Однако, в какой-то момент, когда часы пробили полночь, кто-то предложил продолжить банкет у финнов в гостинице в районе аэропорта и вызвал такси. Тут я осознал, что это все чревато тяжелым перебором, и что не стоит форсировать наше едва зародившееся знакомство, и отказался поддержать отъезжавшую теплую компанию. Мы все вышли из ресторана, мои новые знакомые прыгнули в такси и уехали, а я остался один у входа в ресторан, и передо мною была пустая улица, едва освещаемая светом фонаря над входом в заведение. Я решил, что вечер удался вполне и попытался сделать шаг в направлении дома, т.е. нашего общежития, как вдруг поскользнулся и упал на голом льду. Попытался подняться, но снова упал, и вскоре понял, что со мной произошло. Оказалось, что ботинки калужской «итальянской» фабрики не имели практически никакого сцепления с дорогой, сплошь покрытой коркой льда. Таким образом, совершив еще порядка пяти попыток встать и двигаться стоя, я убедился в том, что сделать это мне не удастся. И тогда передо мной встал вопрос: как двигаться домой? Опьянение быстро проходило и уступало место здравому смыслу, который вскоре подсказал мне, что реально у меня оставался единственный путь, а именно, следовать в направлении дома ползком. Честно признаться, принятие такого решения не заняло у меня много времени и не вызвало моральных мучений по причине абсолютного отсутствия свидетелей. И я пополз, сначала по-пластунски, потом все более адаптируясь к особенностям пересекаемого рельефа, где-то скатываясь, а где-то удачно съезжая на спине с ледяных горок в направлении дома. В тот момент уже я понял, что моя ситуация отдаленно напоминала подвиг Алексея Мересьева, но посчитал такое уподобление себя герою неуместным и уже скоро порадовался, успешно завершив маршрут безо всяких потерь…

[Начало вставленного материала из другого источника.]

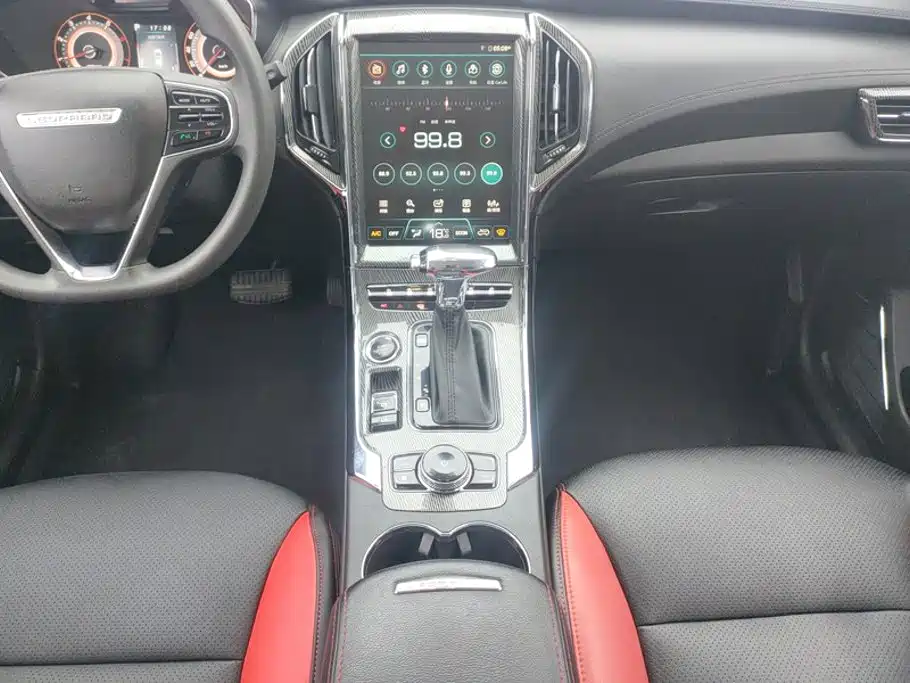 Leopaard CS9 2018 2017 1.5L CVT Trend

Спустя каких-то пять дней я улетел с вахты домой, и судьба повернулась так, что больше мне не суждено было вернуться в Усинск. Вместо этого меня с сотней других переводчиков перебросили на новый важный объект – Тенгиз в Казахстане. В ту же зиму мне довелось не раз вахтоваться, уезжая из Тенгиза в Атырау на автобусах. Это случилось уже после того, как после катастрофы вертолета МИ-6 с губернатором на борту (по слухам, неудачно поохотился на сайгаков в компании с президентским контролером) перевахтовка на вертолетах в ТШО была запрещена. Взамен этого мы стали ездить на автобусах. Это были комфортабельные Икарусы, для которых преодолеть расстояние в 450 км от поселка ТШО в Тенгизе до транзитной гостиницы в Атырау не составляло труда…, если бы не все те же снежные заносы и буран на всем протяжении пути. Но тогда нас было в каждом автобусе до 60 человек, и мы все – американцы, русские и казахи вылезали из салона и дружно, с шутками и задором выталкивали тяжелый автобус из заноса назад на дорогу. И это было совсем не страшно, а даже забавно. Тем не менее, лишенные чувства юмора американцы отчего-то называли автобусную перевахтовку в зимнее время screwchange, что было производным от слова, означавшего собственно перевахтовку, но с озорным вкраплением всего одной буквы, добавляющей некий вульгарный ругательный оттенок с намеком на грубый и жесткий секс.

С тех пор я летал в Тенгиз еще пару лет, застал там морозы за -40 и уже наученный опытом выживания на Севере, уносил аккумулятор доверенной мне «Нивы» на ночь в свою комнату, чтобы на утро завестись с легкостью, на зависть венграм, толкавшим безнадежно замерзшие УАЗы, категорически отказывавшиеся заводиться на сорокоградусном морозе и ветру. И все это была мудрая наука выживания, в которой нет непрофилирующих и малозначительных разделов, и уроки которой я не советовал бы прогуливать никому. Равно как и пренебрегать волшебными свойствами водки, помогающими человеку побороть стихию, не впасть в уныние и не превратиться в банальный «подснежник», которым циничные участковые называют замерзших на улице в сугробе бомжей. За ваше здоровье, господа!